Em 1988, pouco mais de 4 mil brasileiros residiam no Japão; em 2006, passavam de 300 mil, segundo os registros da Japan Immigration Association. No ano em que se comemora o centenário da imigração japonesa para o Brasil, já se pode afirmar que a história se repete na rota inversa, com a especificidade própria das atuais migrações internacionais (a de ir e vir continuamente), mas no principal do seu enredo: se os ancestrais vieram apenas para juntar um bom dinheiro e voltar à terra natal, mas acabaram ficando, os nikkeys brasileiros também começam a se fixar por lá. Fato é que os dekasseguis estão consolidando núcleos de vivência brasileiros dentro do Japão, o que já está completando 20 anos.

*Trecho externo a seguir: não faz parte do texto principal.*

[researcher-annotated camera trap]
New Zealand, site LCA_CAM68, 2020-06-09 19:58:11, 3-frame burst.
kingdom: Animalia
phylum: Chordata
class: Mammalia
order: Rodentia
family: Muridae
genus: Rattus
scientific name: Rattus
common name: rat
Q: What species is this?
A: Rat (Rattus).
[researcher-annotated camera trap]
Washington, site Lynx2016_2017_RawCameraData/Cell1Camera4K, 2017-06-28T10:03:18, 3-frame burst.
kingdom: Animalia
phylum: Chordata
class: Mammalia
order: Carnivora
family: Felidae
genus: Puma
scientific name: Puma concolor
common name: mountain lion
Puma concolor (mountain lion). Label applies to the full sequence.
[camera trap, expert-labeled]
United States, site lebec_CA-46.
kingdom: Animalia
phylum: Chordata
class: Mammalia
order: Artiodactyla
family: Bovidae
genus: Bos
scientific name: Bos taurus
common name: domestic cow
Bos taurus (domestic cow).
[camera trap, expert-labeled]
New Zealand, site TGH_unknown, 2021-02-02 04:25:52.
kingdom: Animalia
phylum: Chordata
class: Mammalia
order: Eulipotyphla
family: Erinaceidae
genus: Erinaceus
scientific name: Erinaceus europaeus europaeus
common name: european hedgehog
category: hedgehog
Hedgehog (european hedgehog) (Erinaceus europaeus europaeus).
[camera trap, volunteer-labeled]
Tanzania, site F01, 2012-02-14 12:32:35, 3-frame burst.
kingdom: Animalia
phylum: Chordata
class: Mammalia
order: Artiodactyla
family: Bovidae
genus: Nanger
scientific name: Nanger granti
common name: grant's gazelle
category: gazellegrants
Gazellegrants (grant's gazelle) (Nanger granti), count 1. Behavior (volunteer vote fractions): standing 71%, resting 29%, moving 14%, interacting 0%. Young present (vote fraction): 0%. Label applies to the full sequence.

“O fenômeno dekassegui não vai acabar”, afirma a socióloga Lili Kawamura, que vem desenvolvendo pesquisas sobre os brasileiros no Japão desde 1993, enquanto professora da Faculdade de Educação (FE) da Unicamp e professora visitante em universidades japonesas. Ela é autora de vários artigos e livros, como Para onde vão os brasileiros?, lançado pela Editora da Unicamp em 1999 (com edição revista em 2003), e também em japonês pela Editora Akashi Shoten (Sociedade Brasileira de Imigrantes Brasileiros), em 2000.
Na opinião de Lili Kawamura, o problema inicial de adaptação está se arrefecendo, devido principalmente aos núcleos de vivência que já oferecem uma infra-estrutura com todos os tipos de serviços e produtos brasileiros, facilitando a vida cotidiana. “Embora a maioria dos migrantes trabalhe para japoneses, eles vivem dentro de padrões brasileiros, sem falar a língua local e nem mesmo conhecer os aspectos culturais do Japão de hoje, livres das dificuldades enfrentadas por quem foi no início da migração”.
A professora informa que há desde pequenos estabelecimentos de produtos e de serviços técnicos, até grandes empreendimentos como shopping centers, escolas, fábricas, bares e danceterias, dentre outras atividades, todas voltadas para brasileiros e administradas por eles. “Atualmente essas empresas empregam não apenas os nossos migrantes, mas também trabalhadores japoneses. Em cidades como Oizumi, Hamamatsu, Toyohashi e Nagoya, as noites de fins de semana também são bastante agitadas”.
Segundo Lili Kawamura, muitos estão decididos a se adaptar e procuram os centros culturais que ensinam japonês e outras atividades culturais para os brasileiros. “Se antes a quase totalidade dos migrantes mostrava o desejo de retornar ao Brasil, atualmente observa-se uma tendência à permanência, especialmente dos que conseguiram sucesso nos negócios com produtos e serviços para atender ao mercado especifico dos migrantes latino-americanos, e ainda dos que se adaptaram no trabalho como assalariados”.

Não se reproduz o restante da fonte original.